Your task is to reproduce the entries below word for word.

● **Stored rows**:
· · · ·

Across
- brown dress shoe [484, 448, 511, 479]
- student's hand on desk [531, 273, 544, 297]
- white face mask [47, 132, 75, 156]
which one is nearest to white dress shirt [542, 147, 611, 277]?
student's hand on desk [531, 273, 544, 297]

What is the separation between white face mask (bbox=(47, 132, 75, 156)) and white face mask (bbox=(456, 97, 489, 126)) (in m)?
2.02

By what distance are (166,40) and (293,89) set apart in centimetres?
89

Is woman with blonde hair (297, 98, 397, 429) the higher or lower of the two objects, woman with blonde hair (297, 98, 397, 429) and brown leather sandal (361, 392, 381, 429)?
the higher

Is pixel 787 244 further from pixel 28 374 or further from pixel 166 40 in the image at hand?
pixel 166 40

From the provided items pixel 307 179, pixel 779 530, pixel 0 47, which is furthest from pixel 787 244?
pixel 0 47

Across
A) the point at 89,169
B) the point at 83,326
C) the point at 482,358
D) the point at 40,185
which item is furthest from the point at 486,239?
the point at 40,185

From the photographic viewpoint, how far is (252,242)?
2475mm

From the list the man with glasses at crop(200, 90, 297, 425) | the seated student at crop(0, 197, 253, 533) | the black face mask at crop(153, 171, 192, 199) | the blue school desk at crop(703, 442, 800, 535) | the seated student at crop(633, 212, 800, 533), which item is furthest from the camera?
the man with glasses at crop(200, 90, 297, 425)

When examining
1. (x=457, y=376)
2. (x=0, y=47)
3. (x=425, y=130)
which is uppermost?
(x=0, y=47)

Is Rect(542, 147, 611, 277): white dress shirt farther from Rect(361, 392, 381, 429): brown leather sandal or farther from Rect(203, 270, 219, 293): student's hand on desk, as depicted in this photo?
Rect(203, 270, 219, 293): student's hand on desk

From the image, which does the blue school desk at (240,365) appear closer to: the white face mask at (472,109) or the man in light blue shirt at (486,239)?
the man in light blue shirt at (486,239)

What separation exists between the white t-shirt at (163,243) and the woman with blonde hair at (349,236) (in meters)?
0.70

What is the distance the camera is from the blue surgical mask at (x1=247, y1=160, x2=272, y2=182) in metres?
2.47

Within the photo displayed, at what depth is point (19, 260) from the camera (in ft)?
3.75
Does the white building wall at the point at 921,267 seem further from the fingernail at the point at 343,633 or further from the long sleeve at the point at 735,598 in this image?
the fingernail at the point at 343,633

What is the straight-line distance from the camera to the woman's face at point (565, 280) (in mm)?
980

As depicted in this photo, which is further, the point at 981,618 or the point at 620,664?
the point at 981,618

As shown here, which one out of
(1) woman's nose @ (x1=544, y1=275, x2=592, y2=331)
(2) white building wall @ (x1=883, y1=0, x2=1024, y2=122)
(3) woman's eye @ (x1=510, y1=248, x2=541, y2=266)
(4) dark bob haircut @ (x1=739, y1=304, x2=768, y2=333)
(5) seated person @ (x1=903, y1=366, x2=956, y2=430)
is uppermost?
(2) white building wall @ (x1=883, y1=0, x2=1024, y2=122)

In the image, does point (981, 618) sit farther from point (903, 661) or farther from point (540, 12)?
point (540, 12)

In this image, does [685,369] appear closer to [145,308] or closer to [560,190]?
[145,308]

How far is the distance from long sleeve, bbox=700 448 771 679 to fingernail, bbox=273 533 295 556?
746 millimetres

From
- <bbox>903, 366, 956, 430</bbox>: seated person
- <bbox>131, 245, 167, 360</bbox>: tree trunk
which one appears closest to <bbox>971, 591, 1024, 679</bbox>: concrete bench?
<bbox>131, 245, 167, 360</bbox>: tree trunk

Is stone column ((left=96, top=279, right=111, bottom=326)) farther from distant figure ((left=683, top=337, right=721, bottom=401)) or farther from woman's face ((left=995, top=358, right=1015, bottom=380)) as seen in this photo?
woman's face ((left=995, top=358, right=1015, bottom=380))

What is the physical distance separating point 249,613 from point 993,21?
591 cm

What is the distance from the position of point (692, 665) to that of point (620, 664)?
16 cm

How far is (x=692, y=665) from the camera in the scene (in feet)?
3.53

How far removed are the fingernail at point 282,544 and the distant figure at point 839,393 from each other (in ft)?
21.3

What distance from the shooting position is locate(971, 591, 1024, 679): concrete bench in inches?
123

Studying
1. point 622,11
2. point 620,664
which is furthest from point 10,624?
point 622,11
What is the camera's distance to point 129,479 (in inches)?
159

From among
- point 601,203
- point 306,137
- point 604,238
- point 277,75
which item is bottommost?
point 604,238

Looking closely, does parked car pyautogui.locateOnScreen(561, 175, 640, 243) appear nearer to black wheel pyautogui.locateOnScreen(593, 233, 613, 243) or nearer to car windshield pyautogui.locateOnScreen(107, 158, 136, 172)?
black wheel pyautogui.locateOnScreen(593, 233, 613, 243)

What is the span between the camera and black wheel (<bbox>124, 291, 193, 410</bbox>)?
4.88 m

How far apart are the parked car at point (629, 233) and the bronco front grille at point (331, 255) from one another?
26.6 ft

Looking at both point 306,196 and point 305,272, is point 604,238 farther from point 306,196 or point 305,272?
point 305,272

· · · ·

● **Reply to the task**:
Across
- brown dress shoe [484, 448, 511, 479]
- student's hand on desk [531, 273, 544, 297]
- white face mask [47, 132, 75, 156]
which one is nearest to white dress shirt [542, 147, 611, 277]?
student's hand on desk [531, 273, 544, 297]

What is the separation between white face mask (bbox=(47, 132, 75, 156)) and white face mask (bbox=(456, 97, 489, 126)) (in m)?
2.02

By what distance are (166,40) and (293,89) set apart in centimetres?
89

Is woman with blonde hair (297, 98, 397, 429) the higher or lower of the two objects, woman with blonde hair (297, 98, 397, 429) and brown leather sandal (361, 392, 381, 429)?
the higher

Is pixel 787 244 further from pixel 28 374 or further from pixel 166 40 in the image at hand?
pixel 166 40

From the provided items pixel 307 179, pixel 779 530, pixel 0 47, which is furthest from pixel 787 244?
pixel 0 47

Across
A) the point at 89,169
B) the point at 83,326
C) the point at 482,358
D) the point at 40,185
which item is furthest from the point at 486,239?
the point at 40,185

From the photographic viewpoint, how far is (252,242)?
2475mm

From the list the man with glasses at crop(200, 90, 297, 425) | the seated student at crop(0, 197, 253, 533) | the black face mask at crop(153, 171, 192, 199) | the blue school desk at crop(703, 442, 800, 535) | the seated student at crop(633, 212, 800, 533), which item is furthest from the camera?
the man with glasses at crop(200, 90, 297, 425)

When examining
1. (x=457, y=376)
2. (x=0, y=47)
3. (x=425, y=130)
which is uppermost?
(x=0, y=47)

Is Rect(542, 147, 611, 277): white dress shirt farther from Rect(361, 392, 381, 429): brown leather sandal or farther from Rect(203, 270, 219, 293): student's hand on desk, as depicted in this photo?
Rect(203, 270, 219, 293): student's hand on desk

From the image, which does the blue school desk at (240,365) appear closer to: the white face mask at (472,109) or the man in light blue shirt at (486,239)?
the man in light blue shirt at (486,239)

What separation exists between the white t-shirt at (163,243) and the woman with blonde hair at (349,236) (in meters)?
0.70

What is the distance the camera is from the blue surgical mask at (x1=247, y1=160, x2=272, y2=182) in metres?
2.47

Within the photo displayed, at what depth is point (19, 260) from the camera (in ft)?
3.75
Does the white building wall at the point at 921,267 seem further from the fingernail at the point at 343,633 or further from the long sleeve at the point at 735,598 in this image?
the fingernail at the point at 343,633

What is the straight-line distance from the camera to the woman's face at point (565, 280) (in mm)?
980

As depicted in this photo, which is further, the point at 981,618 or the point at 620,664?
the point at 981,618

As shown here, which one out of
(1) woman's nose @ (x1=544, y1=275, x2=592, y2=331)
(2) white building wall @ (x1=883, y1=0, x2=1024, y2=122)
(3) woman's eye @ (x1=510, y1=248, x2=541, y2=266)
(4) dark bob haircut @ (x1=739, y1=304, x2=768, y2=333)
(5) seated person @ (x1=903, y1=366, x2=956, y2=430)
is uppermost?
(2) white building wall @ (x1=883, y1=0, x2=1024, y2=122)

In the image, does point (981, 618) sit farther from point (903, 661) or farther from point (540, 12)?
point (540, 12)

In this image, does [685,369] appear closer to [145,308] or closer to [560,190]?
[145,308]

How far is the distance from long sleeve, bbox=700 448 771 679 to fingernail, bbox=273 533 295 556?
746 millimetres

From
- <bbox>903, 366, 956, 430</bbox>: seated person
- <bbox>131, 245, 167, 360</bbox>: tree trunk
which one appears closest to <bbox>971, 591, 1024, 679</bbox>: concrete bench?
<bbox>131, 245, 167, 360</bbox>: tree trunk

Is stone column ((left=96, top=279, right=111, bottom=326)) farther from distant figure ((left=683, top=337, right=721, bottom=401)) or farther from woman's face ((left=995, top=358, right=1015, bottom=380)) as seen in this photo?
woman's face ((left=995, top=358, right=1015, bottom=380))

What is the physical distance separating point 249,613 from point 993,21?
591 cm

What is the distance from the position of point (692, 665) to that of point (620, 664)?
16 cm

How far is (x=692, y=665) from the camera in the scene (in feet)?
3.53

How far removed are the fingernail at point 282,544 and the distant figure at point 839,393 from each other (in ft)?
21.3

What distance from the shooting position is locate(971, 591, 1024, 679): concrete bench in inches?
123

Studying
1. point 622,11
2. point 620,664
which is furthest from point 10,624?
point 622,11
What is the camera's distance to point 129,479 (in inches)?
159

From among
- point 601,203
- point 306,137
- point 604,238
- point 277,75
which item is bottommost?
point 604,238

Looking closely, does parked car pyautogui.locateOnScreen(561, 175, 640, 243) appear nearer to black wheel pyautogui.locateOnScreen(593, 233, 613, 243) or nearer to car windshield pyautogui.locateOnScreen(107, 158, 136, 172)?
black wheel pyautogui.locateOnScreen(593, 233, 613, 243)

What is the span between the camera and black wheel (<bbox>124, 291, 193, 410</bbox>)?
4.88 m

How far apart are the parked car at point (629, 233) and the bronco front grille at point (331, 255) from one another?
26.6 ft

Looking at both point 306,196 and point 305,272, is point 604,238 farther from point 306,196 or point 305,272?
point 305,272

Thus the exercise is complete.